Mais dans le contexte du marasme de la politique profasciste, la situation des Juifs devient difficile et le couple rentre à Chişinău, chez leurs parents. En 1941, la guerre éclate et sa famille se disperse : les parents se cachent parmi des paysans et le jeune couple – dans le Caucase. En1941, Moisei en enrôlé dans l’armée russe, mais relâché en 1942 pour des problèmes de santé. Ensuite, le couple a dû faire un périple dramatique, parcourant à pied la distance jusqu’à Bakou, après – jusqu’en Asie Centrale, arrivant à Tachkent. Après la guerre, en 1944, ils reviennent à Chişinău qui était en ruines. Ils ne retrouvent aucun tableau dans leur maison. Sous les impressions de la guerre, nait un tableau extraordinaire intitulé « Les partisans sur le bord du Dniestr » qui est considéré comme une fierté nationale.

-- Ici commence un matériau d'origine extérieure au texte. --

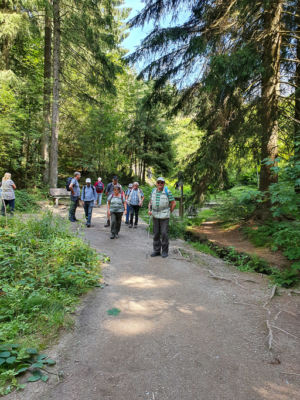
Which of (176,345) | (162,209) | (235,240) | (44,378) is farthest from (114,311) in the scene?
(235,240)

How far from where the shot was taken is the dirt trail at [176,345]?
2.34 m

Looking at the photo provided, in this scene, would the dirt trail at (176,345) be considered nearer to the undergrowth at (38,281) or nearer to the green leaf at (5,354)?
the undergrowth at (38,281)

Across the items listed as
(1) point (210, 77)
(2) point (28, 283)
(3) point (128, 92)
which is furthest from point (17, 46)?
(2) point (28, 283)

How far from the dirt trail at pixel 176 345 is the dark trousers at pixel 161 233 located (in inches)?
54.3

La situation politique sous Staline devient insupportable : Eugenia Gamburd est exclue de l’Union des Artistes Plastiques sous le prétexte du « formalisme et de la passivité ». Une série d’événements regrettables se sont ensuite succédés : démolition de la culture juive, destruction de plusieurs artistes talentueux considérés comme des espions, sionistes, serviteurs de la bourgeoisie. Moisei Gamburd se voit reprocher la participation à la « culture bourgeoise ».
En janvier 1954, au Musée National des Beaux-Arts de Moldavie a été inaugurée une exposition personnelle de Moisei Gamburd. C’était un hommage rendu à l’occasion de son 50e anniversaire et des 25 ans d’activité en tant que peintre. Il a reçu une félicitation de la part du Gouvernement qui a mis en évidence son « succès dans la description de la grandeur de l’époque socialiste ». Mais le peintre réalisait, en comparant sa nouvelle exposition avec celle de la période pré-soviétique, sa décadence et l’écartement des critères éthiques et esthétiques. Il sentait que son essence créatrice se ruinait.
En juillet 1954, le peintre met fin à sa vie, fait qui a bouleversé ses amis et proches. Or, personne n’avait soupçonné la dépression qui le rongeait. Les autorités ont interprété ce suicide comme un rejet de tout le système et ont interdit aux artistes de prendre part aux funérailles.
Deux ans plus tard, la femme de Moisei, Eugenia, s’est éteinte, elle-aussi, laissant leur fille Miriam orpheline. La fillette n’avait que 9 ans et a été élevée par la grand-mère. S’étant plus tard établie en Israel, Miriam Gamburd a pris le relais de ses parents, devenant une importante artiste plastique, sculptrice, professeur et mentor des jeunes générations d’étudiants et des amateurs d’art.